## EXERCISE PROMPT
Copy the lines below that start at the one containing "Of the things" and end at the one containing "84.9 meters", both included, keeping every character as it stands.

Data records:
────
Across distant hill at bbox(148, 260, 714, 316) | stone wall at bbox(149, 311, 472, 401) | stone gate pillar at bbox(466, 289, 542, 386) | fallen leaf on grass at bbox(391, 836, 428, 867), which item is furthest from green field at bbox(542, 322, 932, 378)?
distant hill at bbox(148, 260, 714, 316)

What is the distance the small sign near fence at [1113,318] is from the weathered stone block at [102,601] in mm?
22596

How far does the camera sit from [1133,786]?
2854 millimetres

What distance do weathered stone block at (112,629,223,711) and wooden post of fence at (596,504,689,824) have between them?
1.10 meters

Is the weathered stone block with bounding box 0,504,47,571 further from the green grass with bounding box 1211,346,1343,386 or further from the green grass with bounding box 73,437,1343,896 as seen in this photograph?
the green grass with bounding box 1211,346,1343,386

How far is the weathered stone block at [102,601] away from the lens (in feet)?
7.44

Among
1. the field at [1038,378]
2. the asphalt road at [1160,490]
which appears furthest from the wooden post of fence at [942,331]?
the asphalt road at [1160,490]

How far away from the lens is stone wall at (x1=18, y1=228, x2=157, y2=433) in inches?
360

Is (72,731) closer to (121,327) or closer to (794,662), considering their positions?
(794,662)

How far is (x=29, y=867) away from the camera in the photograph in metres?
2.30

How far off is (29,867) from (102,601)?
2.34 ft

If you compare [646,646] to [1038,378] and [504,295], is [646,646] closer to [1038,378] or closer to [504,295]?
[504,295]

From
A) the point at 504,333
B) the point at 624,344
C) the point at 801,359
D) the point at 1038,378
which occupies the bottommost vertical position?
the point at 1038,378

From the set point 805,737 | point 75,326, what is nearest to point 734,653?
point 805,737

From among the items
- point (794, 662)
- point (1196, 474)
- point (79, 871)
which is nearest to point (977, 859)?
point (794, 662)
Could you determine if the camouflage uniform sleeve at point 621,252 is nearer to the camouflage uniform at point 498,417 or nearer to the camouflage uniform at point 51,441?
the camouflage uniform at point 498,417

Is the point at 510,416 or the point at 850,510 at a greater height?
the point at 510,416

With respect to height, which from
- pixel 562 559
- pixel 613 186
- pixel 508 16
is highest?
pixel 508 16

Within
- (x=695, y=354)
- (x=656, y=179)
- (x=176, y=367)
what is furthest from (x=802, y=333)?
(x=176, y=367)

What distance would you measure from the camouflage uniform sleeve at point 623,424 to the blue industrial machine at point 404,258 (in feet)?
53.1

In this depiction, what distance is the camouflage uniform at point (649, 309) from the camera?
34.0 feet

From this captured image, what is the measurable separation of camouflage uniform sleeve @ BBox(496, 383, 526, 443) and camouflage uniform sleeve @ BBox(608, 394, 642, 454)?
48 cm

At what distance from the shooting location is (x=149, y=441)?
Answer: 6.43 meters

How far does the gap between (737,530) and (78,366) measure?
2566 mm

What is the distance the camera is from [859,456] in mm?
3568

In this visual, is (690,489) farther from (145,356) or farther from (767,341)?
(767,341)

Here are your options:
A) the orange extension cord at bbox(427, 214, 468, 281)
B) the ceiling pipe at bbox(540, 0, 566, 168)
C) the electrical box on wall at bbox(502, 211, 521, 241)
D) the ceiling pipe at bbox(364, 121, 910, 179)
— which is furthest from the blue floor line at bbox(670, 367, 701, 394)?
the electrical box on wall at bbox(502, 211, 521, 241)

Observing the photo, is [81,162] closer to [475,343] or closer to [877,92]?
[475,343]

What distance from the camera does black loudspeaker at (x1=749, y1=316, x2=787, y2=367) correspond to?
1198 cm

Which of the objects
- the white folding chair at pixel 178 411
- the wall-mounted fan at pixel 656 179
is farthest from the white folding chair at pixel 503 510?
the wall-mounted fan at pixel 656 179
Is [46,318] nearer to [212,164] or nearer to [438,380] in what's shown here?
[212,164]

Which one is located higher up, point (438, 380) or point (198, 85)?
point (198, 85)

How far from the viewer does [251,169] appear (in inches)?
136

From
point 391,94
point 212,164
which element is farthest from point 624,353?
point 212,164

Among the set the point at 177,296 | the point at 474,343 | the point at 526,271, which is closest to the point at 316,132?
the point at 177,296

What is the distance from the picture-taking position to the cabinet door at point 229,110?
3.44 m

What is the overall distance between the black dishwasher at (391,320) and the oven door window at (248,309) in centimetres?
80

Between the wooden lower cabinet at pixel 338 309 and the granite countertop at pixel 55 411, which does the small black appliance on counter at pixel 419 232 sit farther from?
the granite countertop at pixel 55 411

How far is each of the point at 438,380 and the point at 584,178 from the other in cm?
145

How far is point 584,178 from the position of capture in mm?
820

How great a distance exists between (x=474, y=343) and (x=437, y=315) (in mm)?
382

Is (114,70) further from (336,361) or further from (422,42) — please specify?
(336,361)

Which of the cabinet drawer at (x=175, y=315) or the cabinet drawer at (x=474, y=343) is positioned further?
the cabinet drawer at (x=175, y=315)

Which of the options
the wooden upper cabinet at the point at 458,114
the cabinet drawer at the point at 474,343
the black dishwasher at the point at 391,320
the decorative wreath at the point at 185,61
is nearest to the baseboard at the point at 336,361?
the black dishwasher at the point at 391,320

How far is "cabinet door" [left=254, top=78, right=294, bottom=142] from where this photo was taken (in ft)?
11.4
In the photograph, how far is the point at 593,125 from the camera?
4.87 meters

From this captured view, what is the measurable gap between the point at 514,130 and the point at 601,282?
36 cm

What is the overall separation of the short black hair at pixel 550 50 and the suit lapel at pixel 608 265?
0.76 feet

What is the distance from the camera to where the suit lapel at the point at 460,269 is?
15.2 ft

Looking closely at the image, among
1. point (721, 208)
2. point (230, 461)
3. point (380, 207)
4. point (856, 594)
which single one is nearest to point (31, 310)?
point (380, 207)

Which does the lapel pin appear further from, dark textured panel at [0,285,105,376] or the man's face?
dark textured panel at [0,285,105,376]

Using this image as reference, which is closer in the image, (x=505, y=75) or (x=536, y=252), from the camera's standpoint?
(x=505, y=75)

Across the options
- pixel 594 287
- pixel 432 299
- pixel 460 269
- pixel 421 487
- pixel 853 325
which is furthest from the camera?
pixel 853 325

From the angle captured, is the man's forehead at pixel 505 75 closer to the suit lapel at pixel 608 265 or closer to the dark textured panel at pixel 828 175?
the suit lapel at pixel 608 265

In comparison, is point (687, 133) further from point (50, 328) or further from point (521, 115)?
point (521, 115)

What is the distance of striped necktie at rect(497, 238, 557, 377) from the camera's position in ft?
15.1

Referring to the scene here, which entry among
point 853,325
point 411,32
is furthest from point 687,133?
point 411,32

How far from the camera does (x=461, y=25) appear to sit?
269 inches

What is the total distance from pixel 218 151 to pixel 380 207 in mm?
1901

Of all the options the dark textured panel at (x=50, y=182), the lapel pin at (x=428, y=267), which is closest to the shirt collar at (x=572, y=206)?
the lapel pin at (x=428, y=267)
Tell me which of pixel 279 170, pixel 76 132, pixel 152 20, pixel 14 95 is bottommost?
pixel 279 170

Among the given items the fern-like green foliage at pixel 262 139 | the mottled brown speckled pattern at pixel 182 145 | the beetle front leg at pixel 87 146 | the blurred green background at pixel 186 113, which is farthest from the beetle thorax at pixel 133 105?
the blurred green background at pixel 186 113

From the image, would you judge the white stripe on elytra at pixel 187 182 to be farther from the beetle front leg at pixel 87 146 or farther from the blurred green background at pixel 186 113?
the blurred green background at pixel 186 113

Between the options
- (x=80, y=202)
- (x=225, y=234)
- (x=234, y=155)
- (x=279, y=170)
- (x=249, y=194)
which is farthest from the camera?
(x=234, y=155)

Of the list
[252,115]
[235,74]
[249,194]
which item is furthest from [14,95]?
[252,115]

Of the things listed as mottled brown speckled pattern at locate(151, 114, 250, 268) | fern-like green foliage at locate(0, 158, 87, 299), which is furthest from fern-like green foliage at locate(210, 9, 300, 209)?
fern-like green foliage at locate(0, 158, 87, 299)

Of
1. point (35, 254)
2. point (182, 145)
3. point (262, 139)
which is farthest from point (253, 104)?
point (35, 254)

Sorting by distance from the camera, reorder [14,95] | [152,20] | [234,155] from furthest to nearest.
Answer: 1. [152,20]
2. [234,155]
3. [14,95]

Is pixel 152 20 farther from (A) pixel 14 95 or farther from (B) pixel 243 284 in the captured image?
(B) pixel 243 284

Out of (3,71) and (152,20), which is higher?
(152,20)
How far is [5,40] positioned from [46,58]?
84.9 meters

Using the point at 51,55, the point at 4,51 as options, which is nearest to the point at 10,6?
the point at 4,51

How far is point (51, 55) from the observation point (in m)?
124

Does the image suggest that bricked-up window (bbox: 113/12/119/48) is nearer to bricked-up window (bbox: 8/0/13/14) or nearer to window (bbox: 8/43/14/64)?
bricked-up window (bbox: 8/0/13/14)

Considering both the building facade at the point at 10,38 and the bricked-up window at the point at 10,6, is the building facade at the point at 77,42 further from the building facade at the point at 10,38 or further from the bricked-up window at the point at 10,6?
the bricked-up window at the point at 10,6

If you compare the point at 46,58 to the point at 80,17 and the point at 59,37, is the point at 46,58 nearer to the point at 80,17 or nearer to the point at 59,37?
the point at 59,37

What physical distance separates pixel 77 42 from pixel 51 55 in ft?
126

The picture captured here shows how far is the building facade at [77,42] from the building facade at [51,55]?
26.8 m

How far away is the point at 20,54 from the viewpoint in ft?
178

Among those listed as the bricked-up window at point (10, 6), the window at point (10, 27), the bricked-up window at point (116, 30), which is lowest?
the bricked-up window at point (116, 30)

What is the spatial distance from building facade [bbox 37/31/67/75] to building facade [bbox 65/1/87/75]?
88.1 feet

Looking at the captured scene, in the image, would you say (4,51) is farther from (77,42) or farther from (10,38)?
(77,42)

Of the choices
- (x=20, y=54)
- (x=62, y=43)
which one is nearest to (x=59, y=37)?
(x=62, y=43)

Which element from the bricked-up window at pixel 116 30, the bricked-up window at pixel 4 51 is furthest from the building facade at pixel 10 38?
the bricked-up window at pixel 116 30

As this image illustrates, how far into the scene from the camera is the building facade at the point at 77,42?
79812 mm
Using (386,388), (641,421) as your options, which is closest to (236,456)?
────
## TASK OUTPUT
Of the things listed as mottled brown speckled pattern at locate(151, 114, 250, 268) | fern-like green foliage at locate(0, 158, 87, 299), which is furthest from fern-like green foliage at locate(210, 9, 300, 209)?
fern-like green foliage at locate(0, 158, 87, 299)

Of
1. point (35, 254)
2. point (182, 145)
3. point (262, 139)
which is farthest from point (253, 104)?
point (35, 254)

Sorting by distance from the camera, reorder [14,95] | [152,20] | [234,155] from furthest to nearest.
Answer: 1. [152,20]
2. [234,155]
3. [14,95]

Is pixel 152 20 farther from (A) pixel 14 95 or farther from (B) pixel 243 284 in the captured image?
(B) pixel 243 284

Out of (3,71) and (152,20), which is higher?
(152,20)
How far is [5,40] positioned from [46,58]?
84.9 meters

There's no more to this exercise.